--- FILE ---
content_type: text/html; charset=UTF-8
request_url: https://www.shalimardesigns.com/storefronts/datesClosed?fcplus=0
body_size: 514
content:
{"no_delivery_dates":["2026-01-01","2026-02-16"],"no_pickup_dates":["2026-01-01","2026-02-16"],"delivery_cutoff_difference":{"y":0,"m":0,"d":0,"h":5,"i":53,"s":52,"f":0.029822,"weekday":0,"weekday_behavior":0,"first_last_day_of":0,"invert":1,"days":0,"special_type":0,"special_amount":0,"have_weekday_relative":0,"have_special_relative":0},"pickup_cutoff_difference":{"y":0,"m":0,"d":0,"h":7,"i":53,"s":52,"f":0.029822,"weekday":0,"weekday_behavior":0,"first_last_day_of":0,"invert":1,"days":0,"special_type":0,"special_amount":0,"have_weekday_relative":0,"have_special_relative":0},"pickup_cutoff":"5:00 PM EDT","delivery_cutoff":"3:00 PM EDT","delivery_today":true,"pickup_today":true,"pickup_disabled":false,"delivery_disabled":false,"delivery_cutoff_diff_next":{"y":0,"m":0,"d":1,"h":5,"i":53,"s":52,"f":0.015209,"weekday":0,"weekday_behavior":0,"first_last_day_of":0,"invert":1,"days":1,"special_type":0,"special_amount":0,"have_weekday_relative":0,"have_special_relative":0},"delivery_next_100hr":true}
...
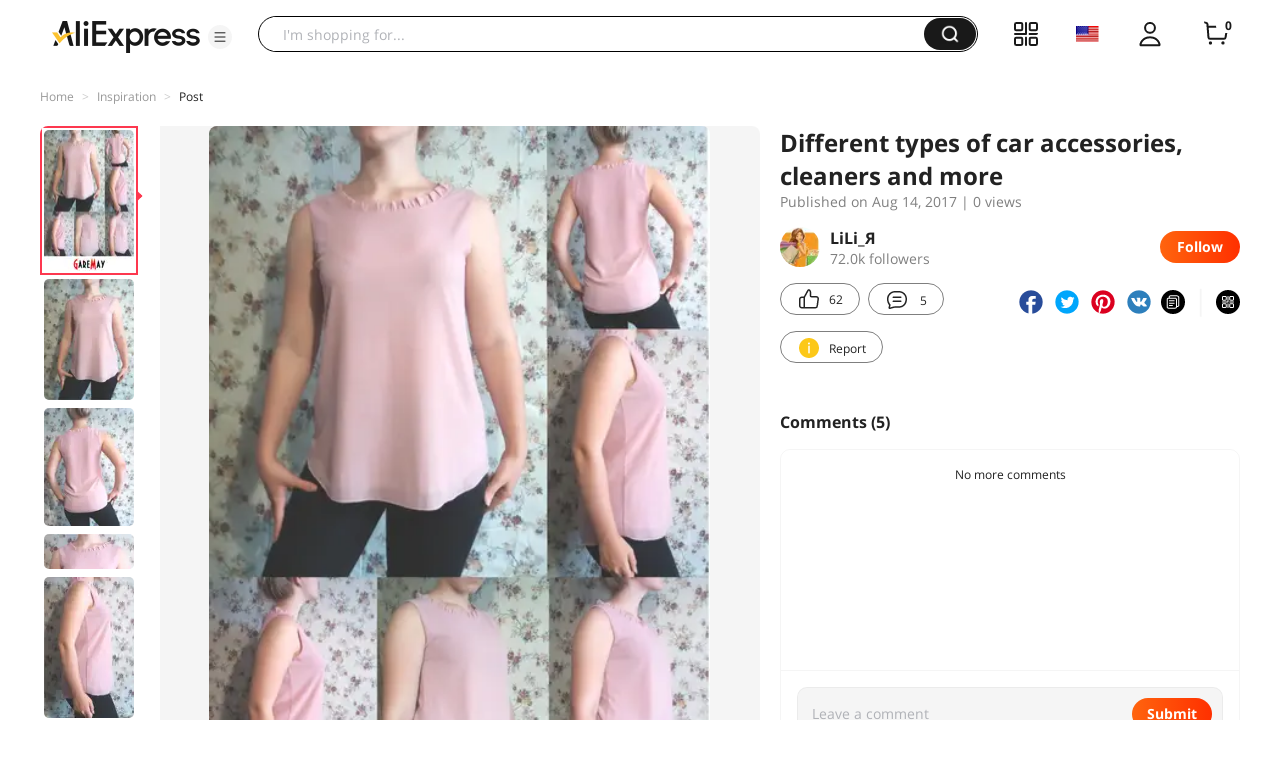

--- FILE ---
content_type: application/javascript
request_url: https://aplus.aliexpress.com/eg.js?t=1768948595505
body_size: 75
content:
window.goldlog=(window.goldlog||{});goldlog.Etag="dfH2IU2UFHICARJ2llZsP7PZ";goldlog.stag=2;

▶ EXERCISE DETAILS
For each line in the data above that contains the string "https", extract the line.

▶ RESULT OF THE EXERCISE
request_url: https://www.shalimardesigns.com/storefronts/datesClosed?fcplus=0
request_url: https://aplus.aliexpress.com/eg.js?t=1768948595505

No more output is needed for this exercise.